他的出格举动令茗慎的心猛然一跳,几乎惊叫起来,但她不敢惊动西林坤的暗卫们,因为一旦惊动了西林坤,可能会连累白鹏飞不说,估计她自己到皇上那也可能要遭殃。
茗慎还没来得及挣扎出来,一股令人作呕的酒味直窜她的鼻息。她忍不住蹙眉低斥道:“白鹏飞你放肆,快放开本宫!”
“慎儿……”
“慎儿……你……你怎么会出现在白府,我是在做梦么?”
“你没有在做梦,你只是喝醉了,先放开我再说。”茗慎奋力的想推开他,他却动都不动,双手把她抱得紧紧的。
“不对!我才没醉,我一定是在做梦了,要不然你怎么会出现在我面前呢?”白鹏飞灼热的呼吸喷拂在她的脸上,眼中的爱慕之情如决堤的洪水凶猛的冲出。

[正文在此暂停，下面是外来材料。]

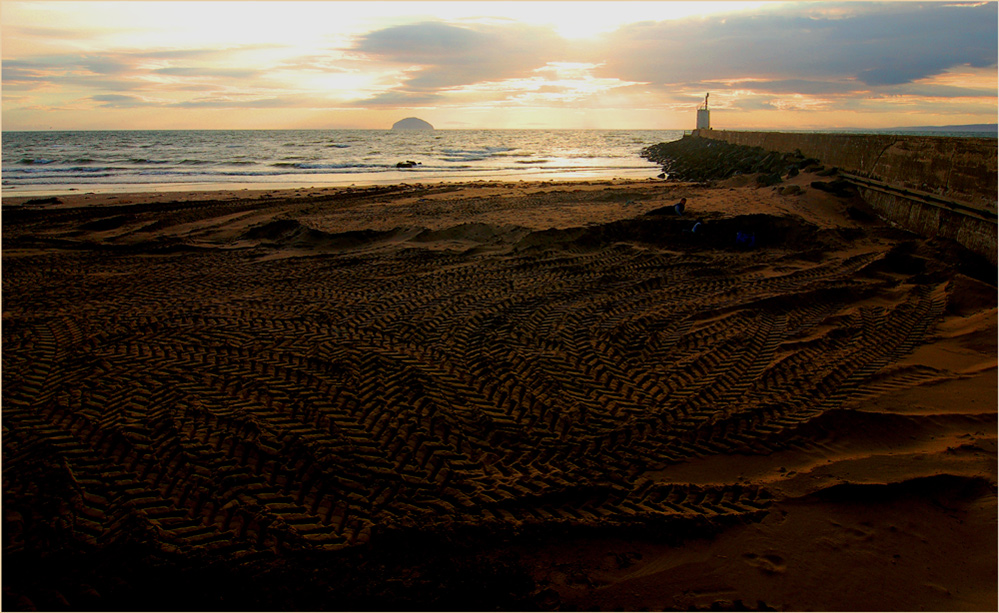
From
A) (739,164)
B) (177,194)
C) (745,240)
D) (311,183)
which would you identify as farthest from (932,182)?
(311,183)

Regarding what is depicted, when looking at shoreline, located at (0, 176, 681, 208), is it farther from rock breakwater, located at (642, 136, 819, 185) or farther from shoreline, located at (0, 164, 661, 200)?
rock breakwater, located at (642, 136, 819, 185)

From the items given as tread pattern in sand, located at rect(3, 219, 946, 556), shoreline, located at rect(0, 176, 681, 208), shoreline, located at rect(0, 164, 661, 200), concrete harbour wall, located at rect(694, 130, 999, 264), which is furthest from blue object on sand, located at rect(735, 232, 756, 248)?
shoreline, located at rect(0, 164, 661, 200)

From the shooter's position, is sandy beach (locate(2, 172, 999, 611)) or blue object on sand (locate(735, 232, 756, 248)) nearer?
sandy beach (locate(2, 172, 999, 611))

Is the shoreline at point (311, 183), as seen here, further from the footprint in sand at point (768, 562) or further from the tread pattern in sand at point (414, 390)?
the footprint in sand at point (768, 562)

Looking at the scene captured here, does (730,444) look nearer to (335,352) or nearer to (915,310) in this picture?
(335,352)

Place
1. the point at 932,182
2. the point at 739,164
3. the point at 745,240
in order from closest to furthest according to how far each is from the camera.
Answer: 1. the point at 932,182
2. the point at 745,240
3. the point at 739,164

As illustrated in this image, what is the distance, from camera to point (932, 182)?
9.68m

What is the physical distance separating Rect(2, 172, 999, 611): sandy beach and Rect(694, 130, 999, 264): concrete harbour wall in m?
0.65

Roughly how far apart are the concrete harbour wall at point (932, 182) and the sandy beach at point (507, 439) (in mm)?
652

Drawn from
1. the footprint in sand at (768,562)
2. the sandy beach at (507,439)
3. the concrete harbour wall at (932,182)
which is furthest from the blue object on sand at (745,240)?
the footprint in sand at (768,562)

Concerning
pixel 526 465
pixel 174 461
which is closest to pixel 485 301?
pixel 526 465

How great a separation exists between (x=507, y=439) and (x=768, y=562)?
1878 mm

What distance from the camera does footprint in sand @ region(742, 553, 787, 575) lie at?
2996 mm

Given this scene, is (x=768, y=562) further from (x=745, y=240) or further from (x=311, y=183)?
(x=311, y=183)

“西林坤在外面守着呢,快点放开!”话未说完,白鹏飞的唇已经霸道的封住她的嘴。
茗慎被他吓坏了!她从来没有见过白鹏飞这样放荡过,以前他连偷看她一眼都是那么的小心翼翼,如今她却被他紧紧抱着,承受着他如此霸道,迫切的夺吻!顿时心中生出千万个委屈,眼泪缓缓流出眼眶。
她只是个弱女子,毫无反击之力,此刻唯有僵硬的张大眼睛,任由他湿濡的舌头侵入,挑逗着她的舌头,欺辱着她所剩无几的自尊。
“求求放开我行么?”茗慎哭的泪如雨下,沥沥划过楚楚可怜的面颊,她继续用力的挣扎着,却仍旧挣脱不了白鹏飞强悍有力的拥抱。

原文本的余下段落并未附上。